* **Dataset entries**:
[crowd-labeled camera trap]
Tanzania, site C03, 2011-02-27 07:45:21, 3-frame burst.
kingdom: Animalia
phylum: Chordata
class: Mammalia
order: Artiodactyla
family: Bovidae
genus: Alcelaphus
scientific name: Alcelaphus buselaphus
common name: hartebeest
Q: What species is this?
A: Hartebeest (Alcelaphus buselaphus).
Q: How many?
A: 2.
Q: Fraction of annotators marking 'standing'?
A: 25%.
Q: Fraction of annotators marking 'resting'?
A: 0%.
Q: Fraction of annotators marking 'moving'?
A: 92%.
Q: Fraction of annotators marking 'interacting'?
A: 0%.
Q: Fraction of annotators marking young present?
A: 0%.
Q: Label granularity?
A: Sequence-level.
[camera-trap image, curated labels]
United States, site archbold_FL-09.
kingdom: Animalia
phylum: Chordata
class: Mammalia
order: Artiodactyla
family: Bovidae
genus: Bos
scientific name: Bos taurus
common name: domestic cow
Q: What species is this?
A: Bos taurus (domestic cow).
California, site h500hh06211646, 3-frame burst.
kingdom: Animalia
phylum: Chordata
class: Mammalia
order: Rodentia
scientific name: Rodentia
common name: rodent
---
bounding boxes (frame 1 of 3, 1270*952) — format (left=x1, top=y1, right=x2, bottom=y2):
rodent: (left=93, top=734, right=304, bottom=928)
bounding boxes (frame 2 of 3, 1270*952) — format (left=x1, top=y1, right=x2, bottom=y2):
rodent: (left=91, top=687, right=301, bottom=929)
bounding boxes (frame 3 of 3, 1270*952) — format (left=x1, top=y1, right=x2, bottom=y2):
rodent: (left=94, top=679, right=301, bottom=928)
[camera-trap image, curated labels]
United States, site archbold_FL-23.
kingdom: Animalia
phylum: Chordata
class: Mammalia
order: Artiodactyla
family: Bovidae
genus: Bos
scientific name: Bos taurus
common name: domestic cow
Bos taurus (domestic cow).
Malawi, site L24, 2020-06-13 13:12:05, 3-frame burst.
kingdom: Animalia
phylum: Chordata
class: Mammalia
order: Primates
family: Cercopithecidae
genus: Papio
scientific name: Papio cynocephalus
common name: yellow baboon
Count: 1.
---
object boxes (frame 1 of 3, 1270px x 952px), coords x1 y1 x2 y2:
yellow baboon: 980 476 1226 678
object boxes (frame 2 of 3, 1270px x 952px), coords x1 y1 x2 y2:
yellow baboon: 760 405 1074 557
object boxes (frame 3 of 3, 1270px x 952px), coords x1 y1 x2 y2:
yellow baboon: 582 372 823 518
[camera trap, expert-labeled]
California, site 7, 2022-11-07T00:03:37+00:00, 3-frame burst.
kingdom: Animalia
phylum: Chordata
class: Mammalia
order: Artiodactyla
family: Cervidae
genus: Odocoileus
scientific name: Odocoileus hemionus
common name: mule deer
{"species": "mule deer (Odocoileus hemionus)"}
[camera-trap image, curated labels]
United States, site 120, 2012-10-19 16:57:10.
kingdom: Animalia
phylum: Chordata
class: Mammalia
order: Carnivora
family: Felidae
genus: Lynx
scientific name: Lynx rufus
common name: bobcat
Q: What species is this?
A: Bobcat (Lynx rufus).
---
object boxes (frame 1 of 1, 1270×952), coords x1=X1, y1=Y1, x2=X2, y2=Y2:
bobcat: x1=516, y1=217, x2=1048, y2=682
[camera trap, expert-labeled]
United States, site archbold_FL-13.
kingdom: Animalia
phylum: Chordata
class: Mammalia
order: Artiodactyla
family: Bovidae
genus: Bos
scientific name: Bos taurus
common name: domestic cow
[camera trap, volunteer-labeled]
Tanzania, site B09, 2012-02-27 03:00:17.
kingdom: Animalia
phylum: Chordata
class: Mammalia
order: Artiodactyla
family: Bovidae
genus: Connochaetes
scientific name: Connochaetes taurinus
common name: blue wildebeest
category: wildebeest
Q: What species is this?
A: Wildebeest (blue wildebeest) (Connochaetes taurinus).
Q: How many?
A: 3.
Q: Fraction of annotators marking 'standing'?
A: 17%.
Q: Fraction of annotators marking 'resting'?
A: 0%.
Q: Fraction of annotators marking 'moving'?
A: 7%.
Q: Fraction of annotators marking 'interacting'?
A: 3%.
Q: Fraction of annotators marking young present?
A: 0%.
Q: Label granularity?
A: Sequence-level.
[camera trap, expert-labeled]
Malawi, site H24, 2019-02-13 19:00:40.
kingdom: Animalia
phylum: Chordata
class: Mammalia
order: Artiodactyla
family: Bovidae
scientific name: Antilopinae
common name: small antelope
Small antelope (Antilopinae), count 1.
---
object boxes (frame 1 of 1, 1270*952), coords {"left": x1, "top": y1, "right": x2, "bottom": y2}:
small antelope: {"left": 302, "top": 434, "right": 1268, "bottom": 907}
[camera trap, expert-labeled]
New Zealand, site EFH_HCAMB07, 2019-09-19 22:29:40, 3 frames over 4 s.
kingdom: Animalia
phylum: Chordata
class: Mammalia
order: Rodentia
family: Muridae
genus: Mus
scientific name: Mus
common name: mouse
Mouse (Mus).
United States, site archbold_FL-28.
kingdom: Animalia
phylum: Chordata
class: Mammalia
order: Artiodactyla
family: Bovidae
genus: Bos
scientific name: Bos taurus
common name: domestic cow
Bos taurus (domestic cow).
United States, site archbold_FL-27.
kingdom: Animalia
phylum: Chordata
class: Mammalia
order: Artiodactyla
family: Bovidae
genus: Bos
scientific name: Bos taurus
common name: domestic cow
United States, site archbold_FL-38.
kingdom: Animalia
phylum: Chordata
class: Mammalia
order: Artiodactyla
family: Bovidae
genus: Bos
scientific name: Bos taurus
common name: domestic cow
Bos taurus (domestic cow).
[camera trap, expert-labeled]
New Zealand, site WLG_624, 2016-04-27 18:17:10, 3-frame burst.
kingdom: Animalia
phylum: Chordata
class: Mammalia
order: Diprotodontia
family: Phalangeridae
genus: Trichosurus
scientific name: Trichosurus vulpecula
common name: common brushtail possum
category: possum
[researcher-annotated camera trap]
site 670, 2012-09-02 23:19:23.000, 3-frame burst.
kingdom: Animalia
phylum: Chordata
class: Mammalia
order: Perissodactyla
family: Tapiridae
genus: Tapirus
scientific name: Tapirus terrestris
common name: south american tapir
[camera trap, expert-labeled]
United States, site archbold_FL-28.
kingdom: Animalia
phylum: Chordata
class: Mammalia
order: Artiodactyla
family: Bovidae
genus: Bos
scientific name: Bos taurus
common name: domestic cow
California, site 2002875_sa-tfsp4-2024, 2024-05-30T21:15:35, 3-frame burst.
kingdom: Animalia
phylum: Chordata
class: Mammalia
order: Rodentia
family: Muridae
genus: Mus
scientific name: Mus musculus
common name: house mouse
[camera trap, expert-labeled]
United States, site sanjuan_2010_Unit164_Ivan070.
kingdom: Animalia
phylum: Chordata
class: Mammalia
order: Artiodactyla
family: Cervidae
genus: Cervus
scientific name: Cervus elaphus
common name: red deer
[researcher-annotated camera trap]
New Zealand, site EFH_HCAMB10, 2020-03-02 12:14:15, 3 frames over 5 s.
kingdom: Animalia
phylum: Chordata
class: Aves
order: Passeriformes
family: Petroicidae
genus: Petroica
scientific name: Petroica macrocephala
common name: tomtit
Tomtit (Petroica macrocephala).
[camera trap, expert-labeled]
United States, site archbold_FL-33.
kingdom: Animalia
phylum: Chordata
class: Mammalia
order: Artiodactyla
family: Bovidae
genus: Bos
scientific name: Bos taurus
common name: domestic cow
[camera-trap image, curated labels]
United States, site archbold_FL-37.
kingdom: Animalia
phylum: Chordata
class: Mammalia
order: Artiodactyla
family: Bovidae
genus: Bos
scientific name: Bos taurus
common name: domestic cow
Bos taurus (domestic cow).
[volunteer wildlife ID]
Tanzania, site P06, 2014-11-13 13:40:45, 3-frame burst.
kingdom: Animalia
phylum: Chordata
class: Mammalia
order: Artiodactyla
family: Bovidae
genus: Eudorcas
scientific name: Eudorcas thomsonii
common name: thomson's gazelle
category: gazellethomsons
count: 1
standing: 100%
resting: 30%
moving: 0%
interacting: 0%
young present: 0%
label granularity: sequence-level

* **Assigned task**: Reproduce only the lines above, starting at the line with "common name: south american tapir" and ending at the line with "class: Aves", exactly as written.

* **Response below**:
common name: south american tapir
[camera trap, expert-labeled]
United States, site archbold_FL-28.
kingdom: Animalia
phylum: Chordata
class: Mammalia
order: Artiodactyla
family: Bovidae
genus: Bos
scientific name: Bos taurus
common name: domestic cow
California, site 2002875_sa-tfsp4-2024, 2024-05-30T21:15:35, 3-frame burst.
kingdom: Animalia
phylum: Chordata
class: Mammalia
order: Rodentia
family: Muridae
genus: Mus
scientific name: Mus musculus
common name: house mouse
[camera trap, expert-labeled]
United States, site sanjuan_2010_Unit164_Ivan070.
kingdom: Animalia
phylum: Chordata
class: Mammalia
order: Artiodactyla
family: Cervidae
genus: Cervus
scientific name: Cervus elaphus
common name: red deer
[researcher-annotated camera trap]
New Zealand, site EFH_HCAMB10, 2020-03-02 12:14:15, 3 frames over 5 s.
kingdom: Animalia
phylum: Chordata
class: Aves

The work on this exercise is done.